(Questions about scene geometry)

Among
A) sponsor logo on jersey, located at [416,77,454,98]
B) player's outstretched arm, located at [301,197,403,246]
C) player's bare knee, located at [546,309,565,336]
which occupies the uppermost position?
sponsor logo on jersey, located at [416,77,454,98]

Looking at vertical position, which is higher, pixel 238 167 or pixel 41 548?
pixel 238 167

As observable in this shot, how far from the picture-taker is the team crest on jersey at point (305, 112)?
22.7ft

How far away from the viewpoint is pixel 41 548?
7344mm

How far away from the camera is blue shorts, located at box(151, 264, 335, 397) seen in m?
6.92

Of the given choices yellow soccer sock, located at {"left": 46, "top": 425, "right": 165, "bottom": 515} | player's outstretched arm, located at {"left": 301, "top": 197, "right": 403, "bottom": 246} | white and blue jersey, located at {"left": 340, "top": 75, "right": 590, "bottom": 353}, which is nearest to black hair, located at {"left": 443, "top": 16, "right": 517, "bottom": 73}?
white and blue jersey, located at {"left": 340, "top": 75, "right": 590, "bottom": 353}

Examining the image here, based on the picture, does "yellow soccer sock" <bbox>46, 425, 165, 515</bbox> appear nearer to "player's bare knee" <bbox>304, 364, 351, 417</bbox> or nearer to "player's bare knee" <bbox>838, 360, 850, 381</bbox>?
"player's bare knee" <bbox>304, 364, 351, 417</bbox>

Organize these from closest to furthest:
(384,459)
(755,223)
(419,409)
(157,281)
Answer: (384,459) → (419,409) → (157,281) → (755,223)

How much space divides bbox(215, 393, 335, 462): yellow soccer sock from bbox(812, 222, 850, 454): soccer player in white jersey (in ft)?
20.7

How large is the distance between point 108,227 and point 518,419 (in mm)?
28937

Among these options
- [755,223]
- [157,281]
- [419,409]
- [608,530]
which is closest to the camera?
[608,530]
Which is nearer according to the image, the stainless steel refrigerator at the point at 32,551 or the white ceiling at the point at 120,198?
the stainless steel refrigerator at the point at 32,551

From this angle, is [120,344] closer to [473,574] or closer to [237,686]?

### [WHAT THE TASK ASKS]
Starting at the line that contains "Examining the image", retype each line through the end of the listing above and nothing else.

### [EXERCISE SOLUTION]
Examining the image here, based on the picture, does "yellow soccer sock" <bbox>46, 425, 165, 515</bbox> appear nearer to "player's bare knee" <bbox>304, 364, 351, 417</bbox> or nearer to "player's bare knee" <bbox>838, 360, 850, 381</bbox>?
"player's bare knee" <bbox>304, 364, 351, 417</bbox>

Organize these from closest to furthest:
(384,459)
(755,223)
(419,409)
(157,281)
Answer: (384,459) → (419,409) → (157,281) → (755,223)

How much space divides bbox(215, 393, 335, 462): yellow soccer sock from bbox(812, 222, 850, 454): soccer player in white jersey (in ft)?
20.7

How large is the distance between point 108,227 and point 518,419 (in mm)?
28937

Among these options
- [755,223]
- [157,281]
- [419,409]
- [608,530]
which is closest to the camera?
[608,530]
Which is nearer according to the image, the stainless steel refrigerator at the point at 32,551 or the white ceiling at the point at 120,198?
the stainless steel refrigerator at the point at 32,551

From this angle, is [120,344] closer to [473,574] or closer to [237,686]?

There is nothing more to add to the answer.